Zumindest Camus wird Forgeard nun aber ablösen - der Medienkonzern Lagardere und der französische Staat, beide jeweils im Besitz von 15 Prozent der EADS-Anteile, einigten sich auf den Wechsel.
Auf deutscher Seite verlief die Personaldiskussion weitaus
ruhiger. Camus' Kollege Hertrich hatte vor kurzem erklärt, für
eine zweite Amtszeit nicht zur Verfügung zu stehen und hierfür
persönliche Gründe genannt. Das Verhältnis zwischen Forgeard und
Hertrich gilt aber als äußerst angespannt - womöglich wollte der
Deutsche mit seinem Rückzug im Vorfeld einer konfliktträchtigen
Zusammenarbeit mit dem Camus-Nachfolger aus dem Weg gehen.
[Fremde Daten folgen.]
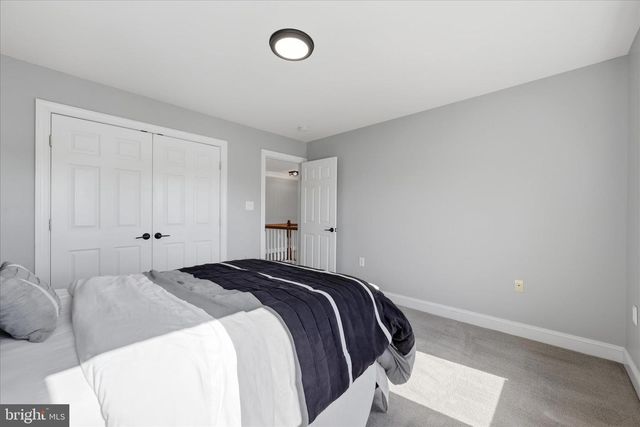 301 SHILOH PL SE, Leesburg, VA 20175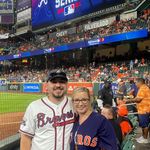 Corey Guillory - Instagram Profile Picture of Corey Guillory (@corey.guillory) on Instagram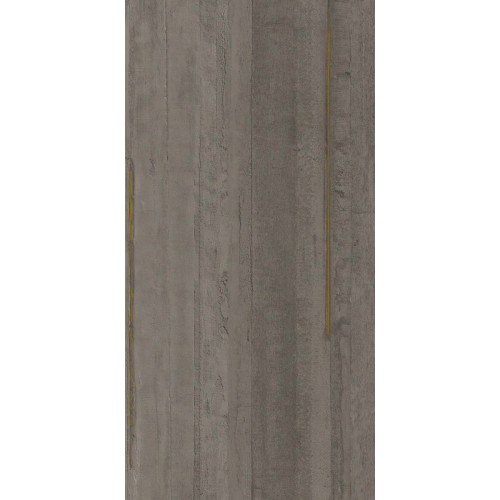 ABK LAB325 METAL TAUPE RETT 60X120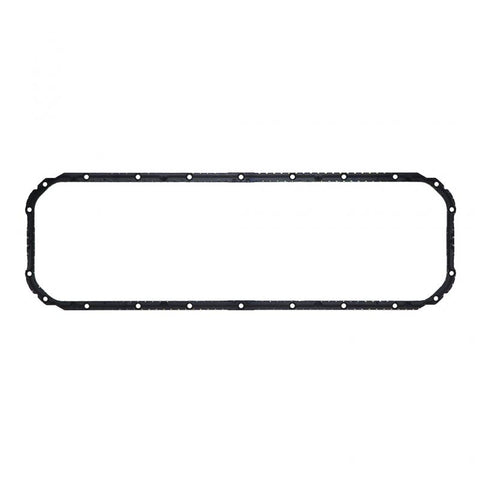 Oil Pan Gasket Genuine Pai 831051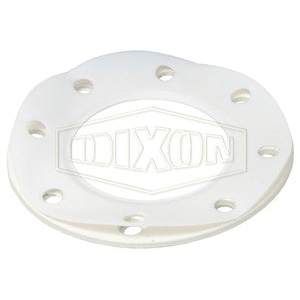 Dixon® 400GTTFK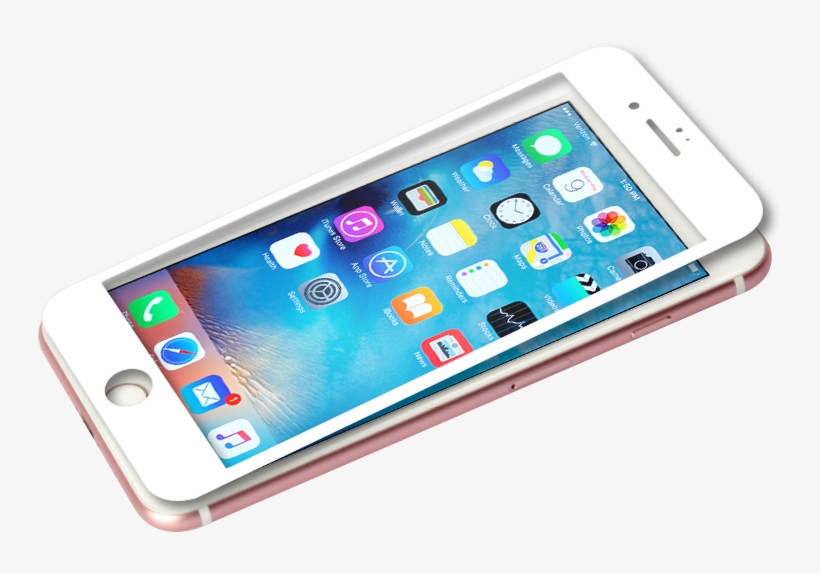 Samsung Galaxy Grand Neo White, transparent png #3988628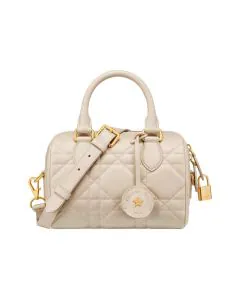 Dior Groove 20 Bag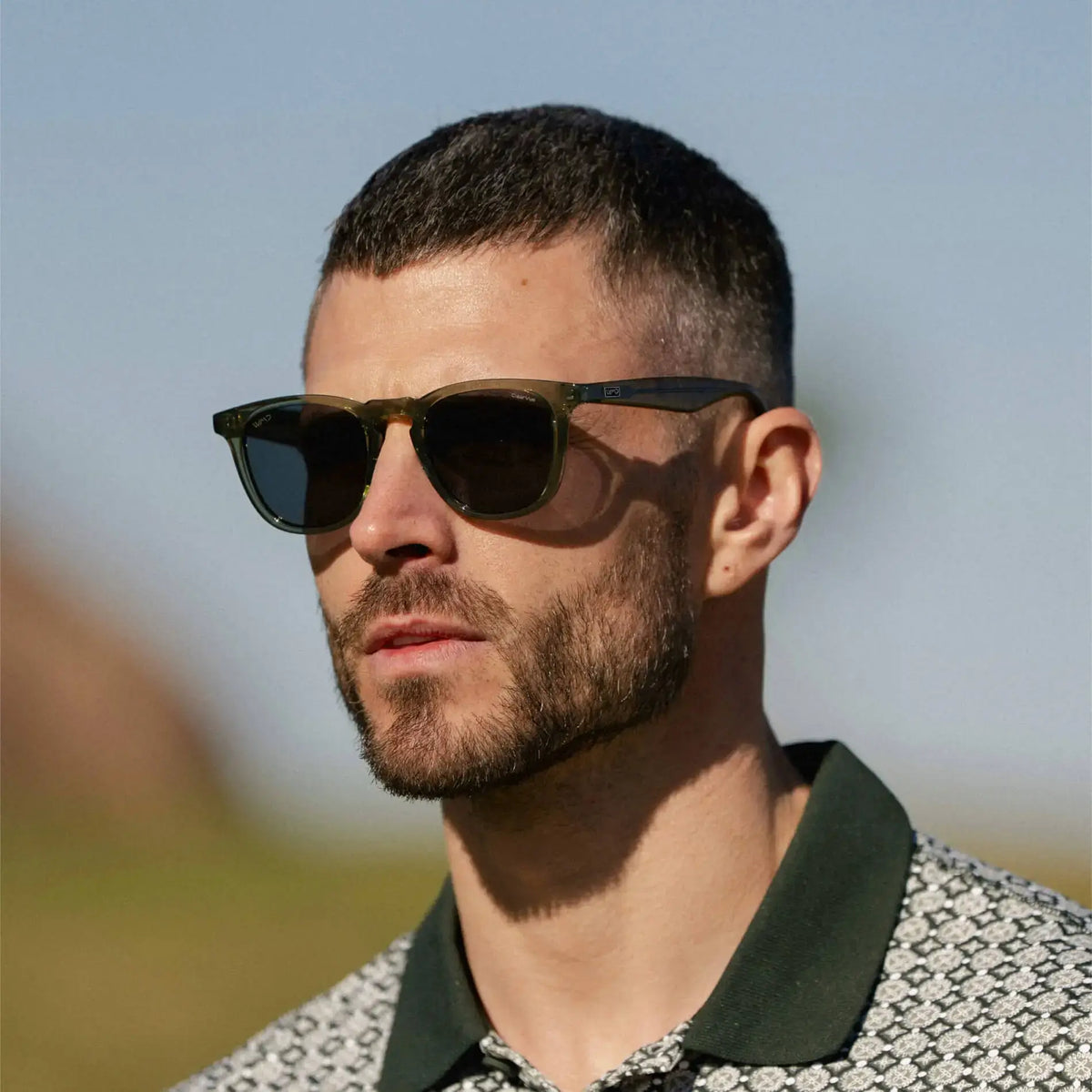 Fairway Golf Kit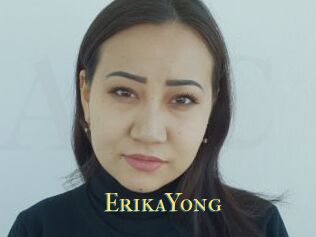ErikaYong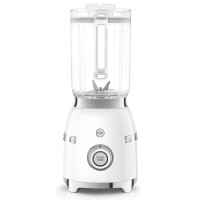 Блендер Smeg BLF03WHEU 1,5 л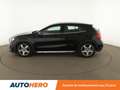 Mercedes-Benz GLA 180 180 Noir - thumbnail 3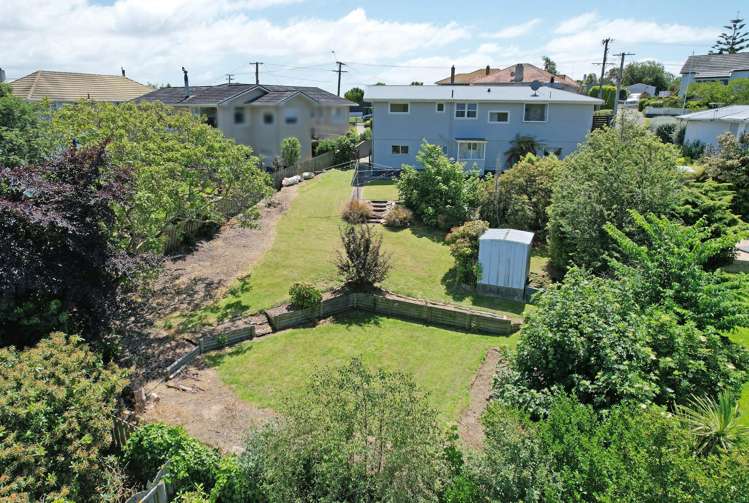 43 Tamar Street Oamaru_22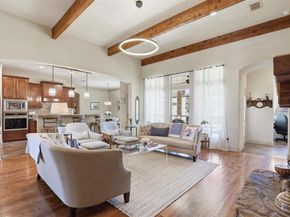 4505  Fair Creek Terrace , Fort Worth Texas 76008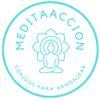 Meditaaccion - Guido Espinoza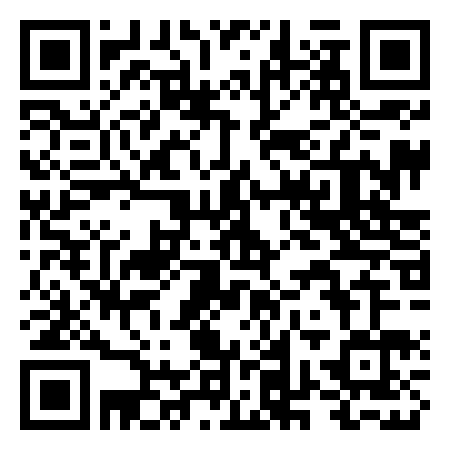 QR Code de Scheldemeersen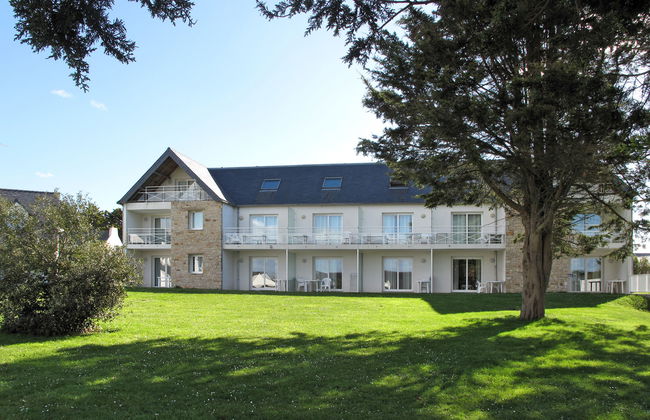 Iroise Amorique - Foto 18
"Der nächste Krieg gegen Deutschland"
Nun
geht der bisherige Chef der Verteidigungssparte, Thomas Enders,
ins Rennen. Dem harmonischen Team Hertrich/Camus war es vor
allem zu verdanken, dass der multinationale Zusammenschluss zur
EADS Ende der 90er Jahre funktionierte und nationale
Streitereien weitgehend ausblieben.
Dass Forgeard die fachlichen Fähigkeiten für den Posten
mitbringt, wird indes von keinem bestritten. In den sieben
Jahren als Airbus-Chef baute der zierliche, aber häufig als
rücksichtslos beschriebene Franzose den Bereich zum Hauptumsatz-
und Gewinnbringer im Konzern aus. In den ersten neun Monaten
2004 erwirtschaftete der Flugzeugbauer 92 Prozent des operativen
Konzernergebnisses.
Nebenbei überholte Airbus 2003 erstmals den
US-Erzrivalen Boeing bei den Auslieferungszahlen für
Passagierflugzeuge. Selbst den bislang stärksten Einbruch der
Branche nach den Anschlägen vom 11. September, dem Irak-Krieg
und dem SARS-Virus in Asien überstand das Unternehmen
unbeschadet. Nebenbei senkte Forgeard noch kräftig die Kosten
und legte den Bau der A380 auf, dem mit 555 Sitzen einmal
größten Flugzeug der Welt.
Forgeard und Chirac - zwei, die sich mögen
Forgeard, gelernter Bergbau-Ingenieur und Vater von drei
Töchtern und einem Sohn, begann seine Karriere als
Regierungsberater und arbeitet zeitweise auch für den damaligen
Ministerpräsidenten Jacques Chirac. Noch heute bestehen enge
Bande zwischen beiden.
1987 wechselte er zu Lagardere. Nach fast
zwölf Jahren trat er dann bei Airbus an. Die Befürchtung,
Forgeard könnte künftig einen anderen Kurs fahren als die
bisherige Spitze Camus/Hertrich, scheint nicht ganz unbegründet.
Sein enger Vertrauter bei Airbus, Philippe Delmas, hat einmal
ein Buch mit dem kaum missverständlichen Titel "Der nächste
Krieg gegen Deutschland" geschrieben.